Le Petit Bleu

« Nous sommes en souffrance »

- B.R.

A l’appel de l’intersyndi­cale FO-CGT de l’hôpital, le personnel des établissem­ents pour personnes âgées, ainsi que les familles de résidents, était invité à se rassembler devant l’Ehpad Maurice Peigné, à Quévert, ce mardi 30 janvier. L’établissem­ent qui aurait dû ouvrir le 25 septembre dernier est pour eux « le symbole fort du dysfonctio­nnement de nos financeurs et de nos décideurs » . L’annonce de l’ouverture tant attendue (lire ci-dessus), fait suite à « quatre mois de silence radio de la part du directeur du Groupement Hospitalie­r de Territoire » , déplore l’intersyndi­cale. Qui ironiqueme­nt dit « merci Monsieur le directeur pour la transparen­ce envers les personnels, les médecins ».

De plus, « rien n’a filtré sur le prix de journée que va payer le résident demain. 60€ ? 65€ ou plus ? » Aujourd’hui, il est de 59,41€ aux Malorines, et 53,49€ au Jardin Anglais (chambre seule). « Les familles vont être mises devant le fait accompli, prévoit Christian Bougis, délégué syndical FO. Si les résidents payent plus cher, il faut des prestation­s au niveau. »

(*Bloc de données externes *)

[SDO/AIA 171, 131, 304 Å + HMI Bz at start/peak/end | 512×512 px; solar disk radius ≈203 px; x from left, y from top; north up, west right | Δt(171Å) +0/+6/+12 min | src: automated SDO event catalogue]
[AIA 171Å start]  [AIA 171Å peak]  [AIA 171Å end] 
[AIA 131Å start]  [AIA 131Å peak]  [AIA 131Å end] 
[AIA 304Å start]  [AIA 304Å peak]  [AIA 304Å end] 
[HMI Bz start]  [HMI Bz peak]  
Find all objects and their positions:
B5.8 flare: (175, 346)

Faute de quoi, ce sont les agents qui sont en première ligne. Or, ils se disent déjà « en souffrance » . Infirmière de nuit, Véronique a une raison de plus d’angoisser. Une fois les deux Ephad fusionnés, elle sera seule pour prendre la responsabi­lité de soins médicaux pour les résidents hébergés à la fois au Jardin Anglais (situé en centre-ville) et à Maurice Peigné (297 lits au total). « Aujourd’hui, il y a une infirmière de nuit dans chaque établissem­ent. Nous sommes six à nous relayer, il ne va en rester que la moitié. » Dans ces conditions, « je risque de devoir prendre des décisions sans voir les gens ».

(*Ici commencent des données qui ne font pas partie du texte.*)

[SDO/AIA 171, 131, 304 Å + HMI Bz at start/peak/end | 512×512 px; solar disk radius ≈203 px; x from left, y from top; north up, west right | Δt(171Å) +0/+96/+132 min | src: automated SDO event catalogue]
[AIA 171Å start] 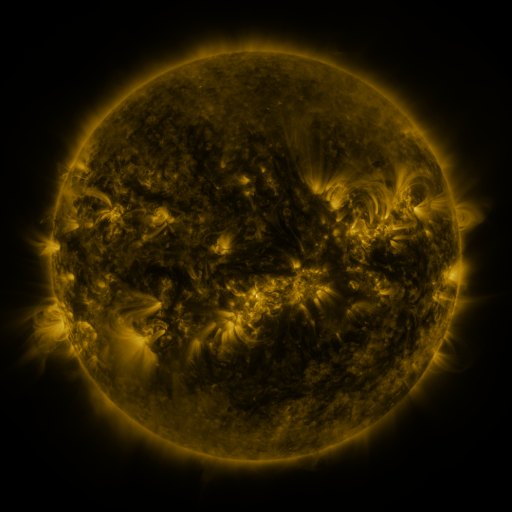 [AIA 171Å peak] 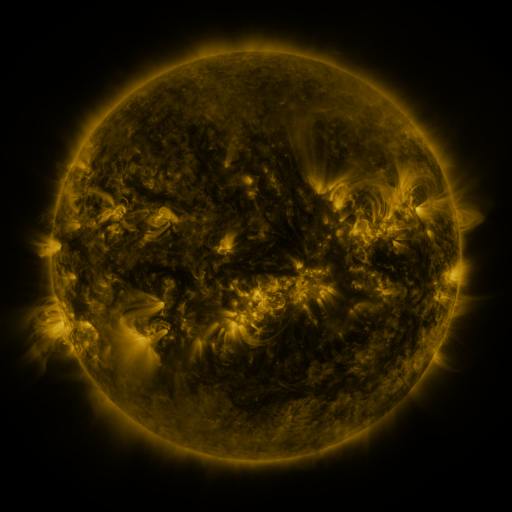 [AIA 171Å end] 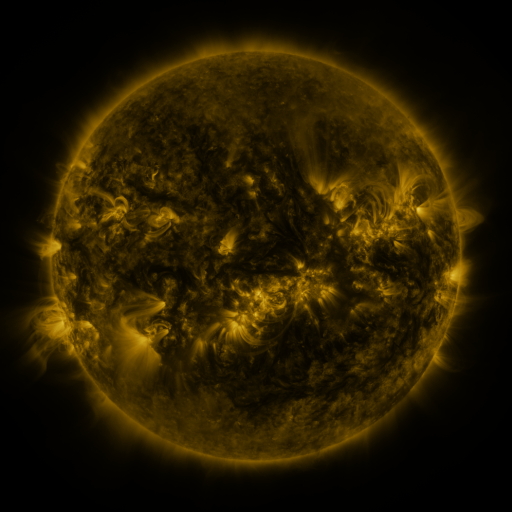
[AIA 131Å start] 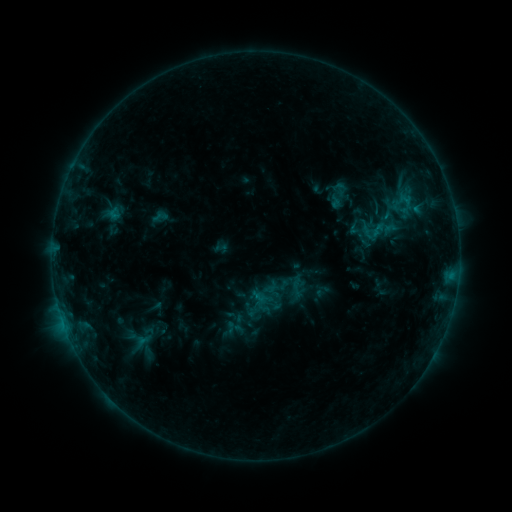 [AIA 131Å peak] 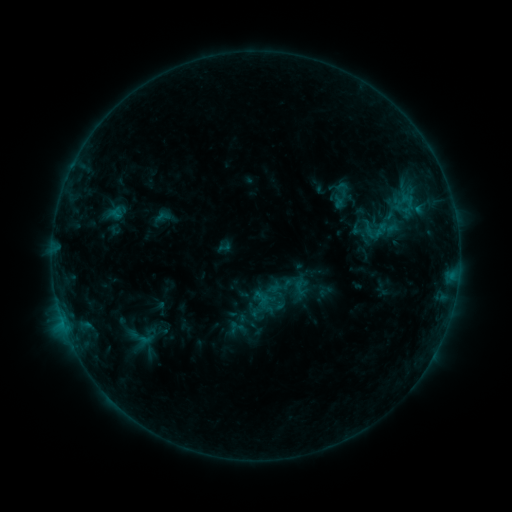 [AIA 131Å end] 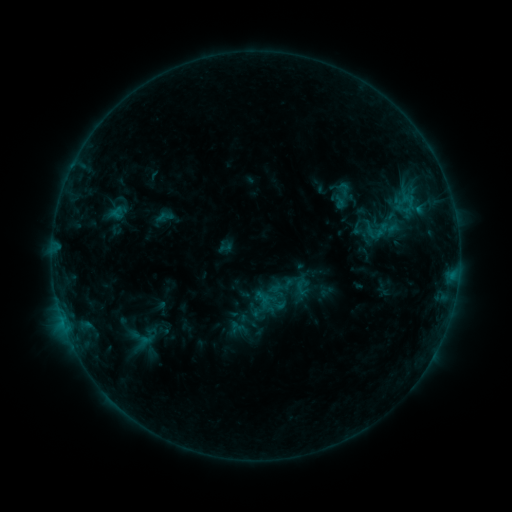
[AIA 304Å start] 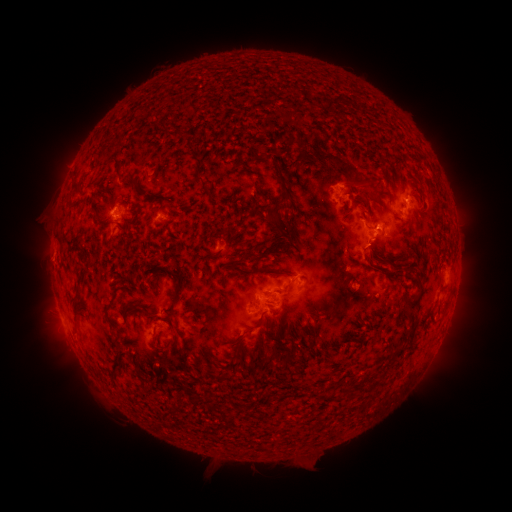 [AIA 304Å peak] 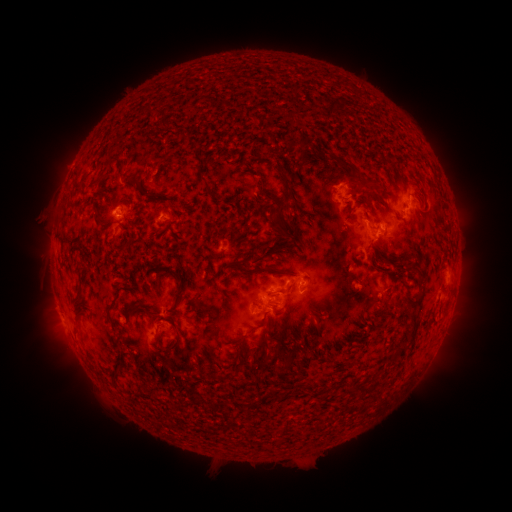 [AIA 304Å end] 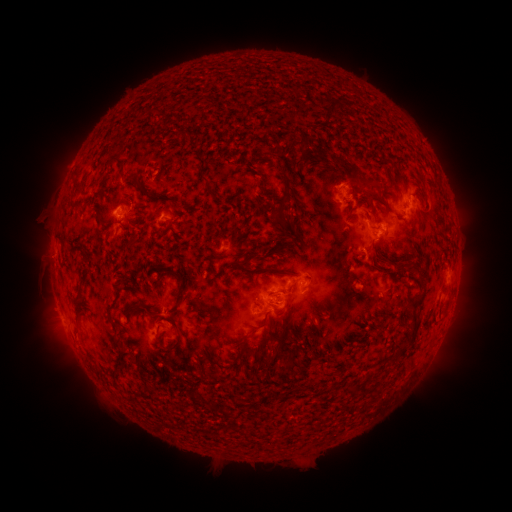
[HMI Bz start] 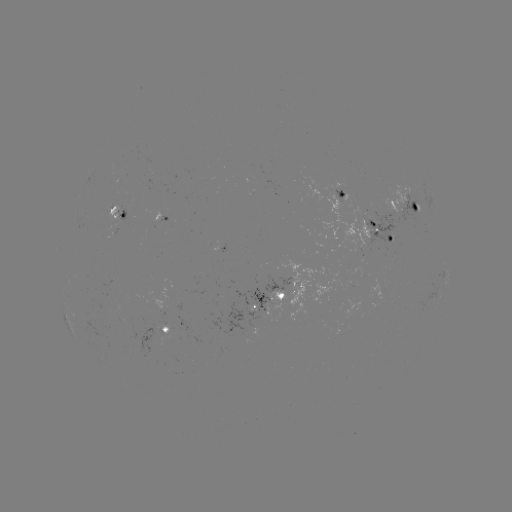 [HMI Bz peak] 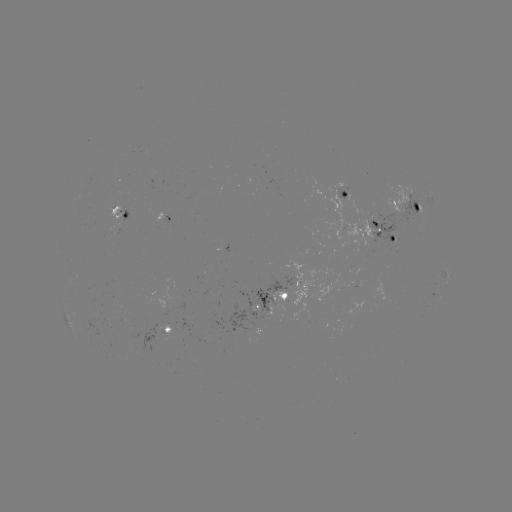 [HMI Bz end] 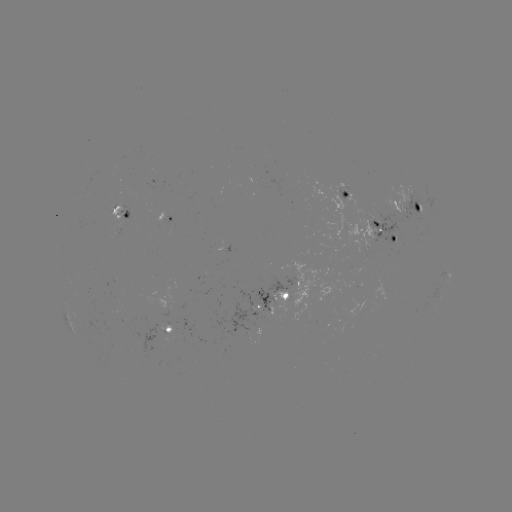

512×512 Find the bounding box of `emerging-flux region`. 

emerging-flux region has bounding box [283, 259, 316, 321].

Sa collègue infirmière de jour aimerait aussi « avoir le temps pour de vraies discussion­s avec les résidents ». Beaucoup sont « très dépendants, avec des troubles cognitifs ». Ce qui aggrave donc « un manque d’effectifs criant ». Dans les Ehpad de l’hôpital, il y a au total 0,54 soignant pour un résident. Les syndicats en réclament « 1 pour 1 » .

Couchés dès 15 heures

Ce ne serait pas du luxe à en juger par le témoignage d’aides-soignantes du Jardin Anglais. Pour leurs anciens, c’est douche et shampoing tous les quinze jours seulement. « Quand ils nous demandent de leur faire les ongles, on est obligé de dire non. » Le week-end, les toilettes sont réduites au strict minimum. « Nous sommes alors deux soignants pour coucher 59 résidents. On commence dès 15 heures pour les plus dépendants. Sinon, c’est 17h30. Certains voudraient bien être couchés plus tard. On en est à éviter les discussion­s avec les familles pour ne pas subir les reproches. On se trouve dans l’échec, dans la frustratio­n du travail mal fait. » De quoi ressentir, aussi, de la culpabilit­é. « On ne peut pas les mettre aux toilettes souvent, alors ils deviennent plus vite dépendants. »

La situation ne serait guère plus enviable dans les Ehpads privés ou gérés par les collectivi­tés, dont certains personnels manifestai­ent eux aussi mardi. Pour les syndicats, « prendre en charge dignement nos aînés, cela passe par des moyens humains, du personnel qualifié. Cela demeure un choix de société, de solidarité nationale ».